Overall, all three Wikiprojects show an increase in quaity growth. Compared to WikiProject India, the quality of WikiProject Africa articles are growing at a slower rate. While WikiProject Africa articles started with a higher quality rate, India articles quickly surpass their quality around 2006. WikiProject Africa articles also seem to take a slight dip around the 2012 mark. Wikiproject Nepal articles show a sudden increase around 2008 but stay signficantly below the quality of India and Africa articles.

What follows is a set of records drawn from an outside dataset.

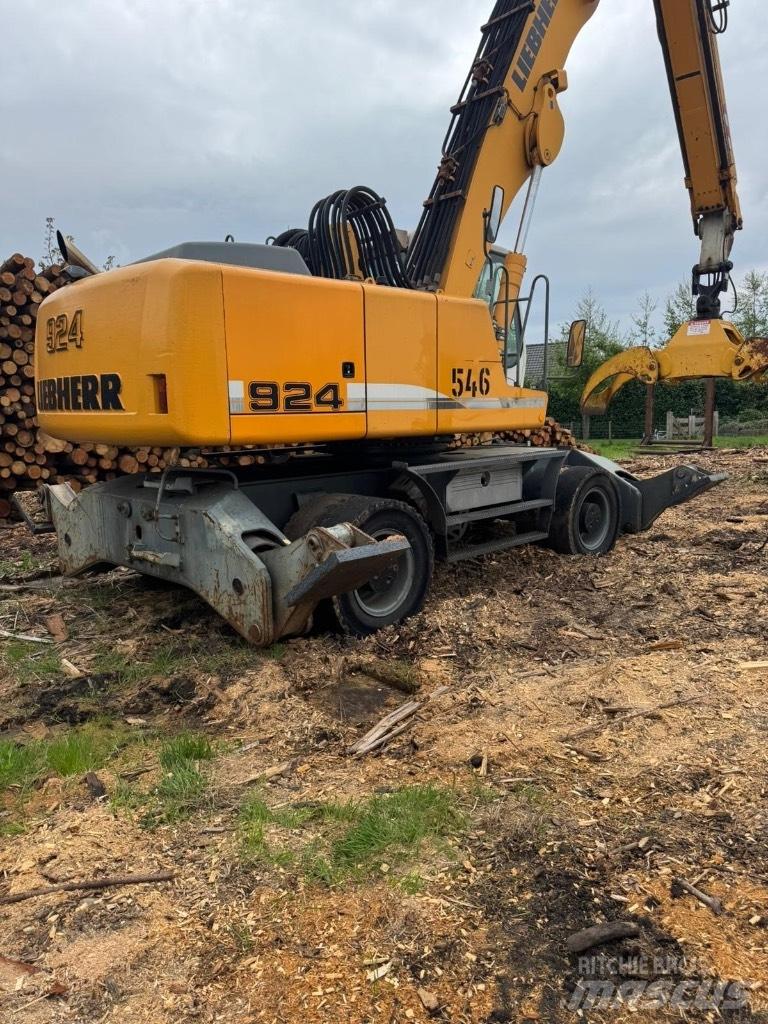 Liebherr 924 Diger yükleme ve kazma ekipmanlari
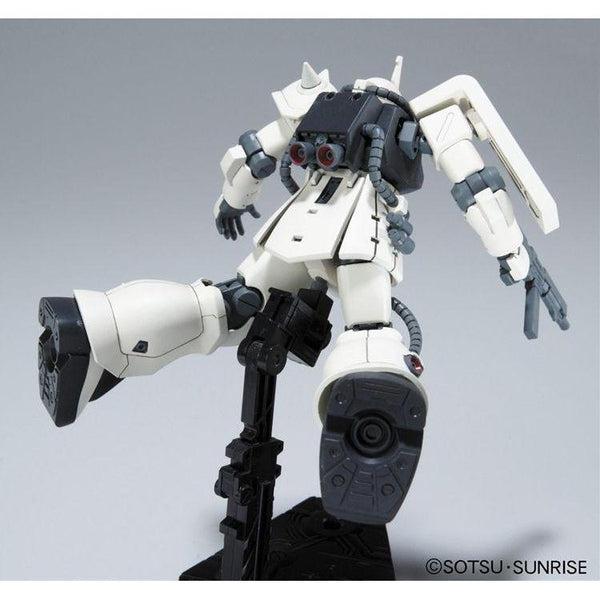 Bandai 1/144 HGUC MS-06F-2 F2-Zaku (Earth Fed. Type) action pose 7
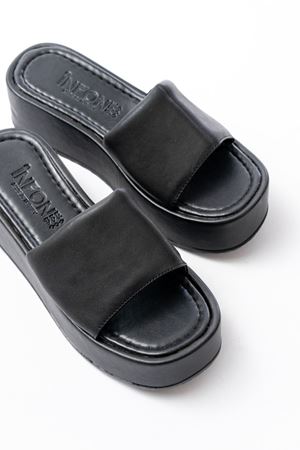 861-1033 Siyah Dolgu Topuklu Kadın Terlik  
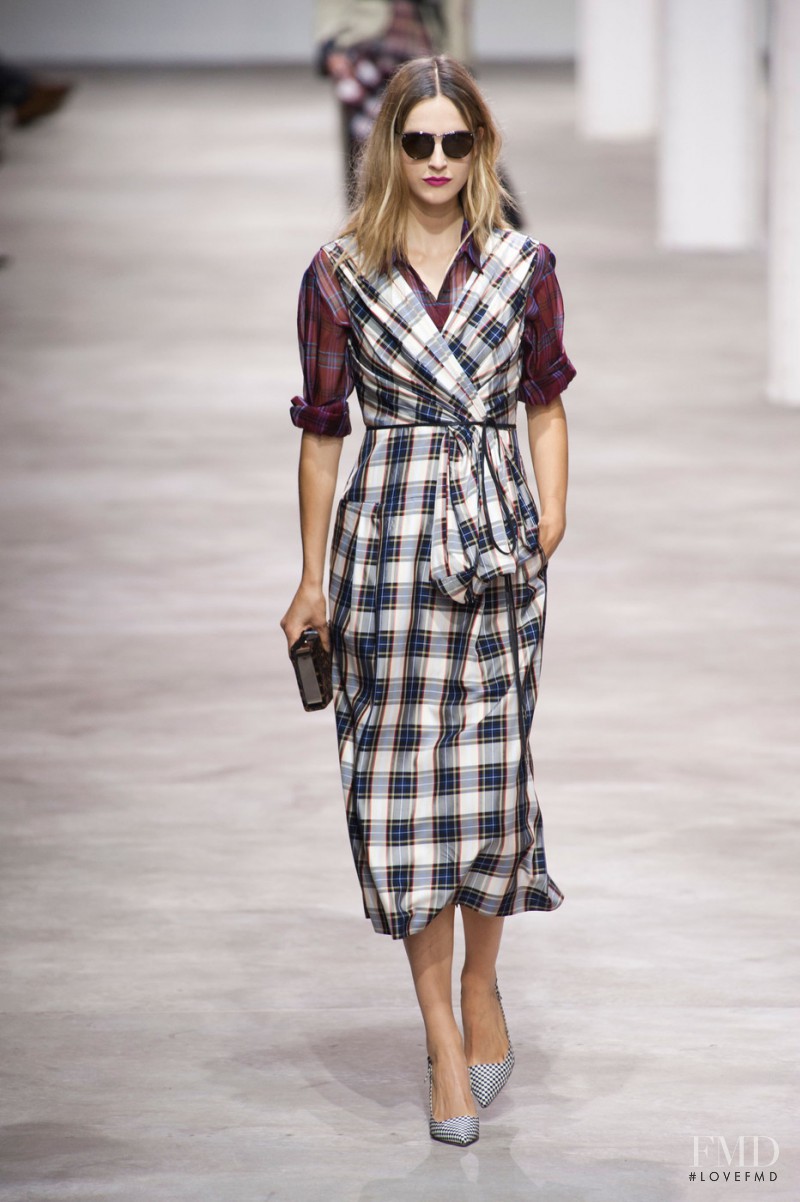 Mirte Maas featured in  the Dries van Noten fashion show for Spring/Summer 2013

fig, ax = plt.subplots(nrows=2,ncols=3)

plt.subplot(2,3,1)
plt.plot(indiawiki_ts,indiawiki_stub, '-', label = "Stub")
plt.plot(africawiki_ts,africawiki_stub, '--', label = "Stub")
plt.plot(nepalwiki_ts,nepalwiki_stub, '-.', label = "Stub")
plt.title("Stub")
plt.subplot(2,3,2)
plt.plot(indiawiki_ts,indiawiki_start, '-', label = "Start")
plt.plot(africawiki_ts,africawiki_start, '--', label = "Start")
plt.plot(nepalwiki_ts,nepalwiki_start, '-.', label = "Start")
plt.title("Start")
plt.subplot(2,3,3)
plt.plot(indiawiki_ts,indiawiki_c, '-', label = "C")
plt.plot(africawiki_ts,africawiki_c, '--', label = "C")
plt.plot(nepalwiki_ts,nepalwiki_c, '-.', label = "C")
plt.title("C")
plt.subplot(2,3,4)
plt.plot(indiawiki_ts,indiawiki_b, '-', label = "B")
plt.plot(africawiki_ts,africawiki_b, '--', label = "B")
plt.plot(nepalwiki_ts,nepalwiki_b, '-.', label = "B")
plt.title("B")
plt.subplot(2,3,5)
plt.plot(indiawiki_ts,indiawiki_ga, '-', label = "GA")
plt.plot(africawiki_ts,africawiki_ga, '--', label = "GA")
plt.plot(nepalwiki_ts,nepalwiki_ga, '-.', label = "GA")
plt.title("GA")
plt.subplot(2,3,6)
plt.plot(indiawiki_ts,indiawiki_fa, '-', label = "FA")
plt.plot(africawiki_ts,africawiki_fa, '--', label = "FA")
plt.plot(nepalwiki_ts,nepalwiki_fa, '-.', label = "FA")
plt.title("FA")

plt.tight_layout()
plt.plot(indiawiki_ts,indiawiki_stub, '-', label = "IndiaWiki Stub")
plt.plot(africawiki_ts,africawiki_stub, '--', label = "AfricaWiki Stub")
plt.plot(nepalwiki_ts,nepalwiki_stub, '-.', label = "NepalWiki Stub")
plt.title("Stub")
plt.legend(loc = 'upper left')
plt.xlabel('Time(s)')
plt.ylabel('Proportion of all "possible articles')
<matplotlib.text.Text at 0x7ff78cc88240>

The propostion of articles falling into the "Stub" class shows a unique trend for WikiProject Nepal articles. It appears WikiProject Nepal stub articles had a sudden and signficant jump in quality around 2008, surpassing the mean weighted sum of both WikiProject Africa and India articles.

5. Plot Quality Gap

from operator import sub
wsdiff = list(map(sub, africawiki_ws, indiawiki_ws))
plt.plot(africawiki_ts, wsdiff, '-')
plt.axhline(0, color = "black")
plt.xlabel('Time(s)')
plt.ylabel('WikiProject India and Africa Quality Gap')
<matplotlib.text.Text at 0x7ff78ccf0828>

The above plot show the quality of WikiProject Africa articles surpassed the quality of WikiProject India Articles until around 2006, when their quality suddenly decreased in comparison.